Terrifier 3 (2024)

JULIA, I THOUGHT I TOLD YOU TO STAY OUT OF MY—

Bloody sounds. Ooey, gooey, blood spurty sounds. Cue audience members walking out in disgust. For good reason, I guess. At the same time, I don’t get it.

Art the Clown is back in this third installment of what can only be described as the new killer on the block. I’ll keep spoilers to a minimum, suffice it to say it would surely help to see the first two films before hop-scotching to the theater. After you see the first two, hopscotch as fast as you can.

Lauren LaVera returns as the most badass horror heroine you’ve seen in this century as Sienna Shaw, a survivor of Art’s heinous attacks. (When I say heinous I mean vomit-inducing). David Howard Thornton returns with even more mime characteristics as Art the Clown, but he brings a gruesome depth and humanity he hasn’t shown before. What other horror film killer relies on public transportation? As Sienna recovers from the events of “Terrifier 2,” Art and his disfigured cohort come back twofold. So the film asks one simple question: can Sienna save the world from Art the Clown before it’s too late?

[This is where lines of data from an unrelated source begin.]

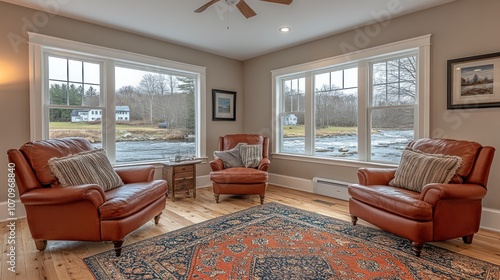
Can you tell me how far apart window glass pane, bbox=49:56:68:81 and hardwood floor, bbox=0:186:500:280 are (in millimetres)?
1906

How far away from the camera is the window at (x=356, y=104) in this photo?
136 inches

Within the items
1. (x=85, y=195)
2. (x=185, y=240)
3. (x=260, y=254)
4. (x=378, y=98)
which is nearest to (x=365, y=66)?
(x=378, y=98)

Damien Leone has an odd and off-key visual style that separates him from the other splatter horror flicks that are saturated Shudder, The Asylum, Tubi, etc. There’s not necessarily anything wrong with those films, but a passion is certainly missing. Leone’s fingerprint of love is stamped on every frame, down to his fictional signature “D. Leoné” perfume Gabbie sniffs. The lighting is stark and strange, borderline (but not quite) giallo: spotlights over characters, bright reds, and greens as a backlight, the Argento classics. It’s a visual feast.

Speaking of feast, I’ll just say this about the gore: Leone is an up-and-coming Herschell-pioneering Wizard of Gore, with a nod/cameo from none other than Tom Savini. The effects are over the top and (since I’ve never actually chainsawed a dude down the middle) goofy to say the least, I still felt nauseous.

That was, of course, on my second viewing. This film isn’t groundbreaking when it comes to the story. But as of the writing of this review, it’s made over $55 million on a $2 million budget, and as a not-rated film, that’s groundbreaking in film history. Check this gorefest out. Or don’t. It’s honestly up to you. But this film made history, and that’s something that facts simply cannot deny.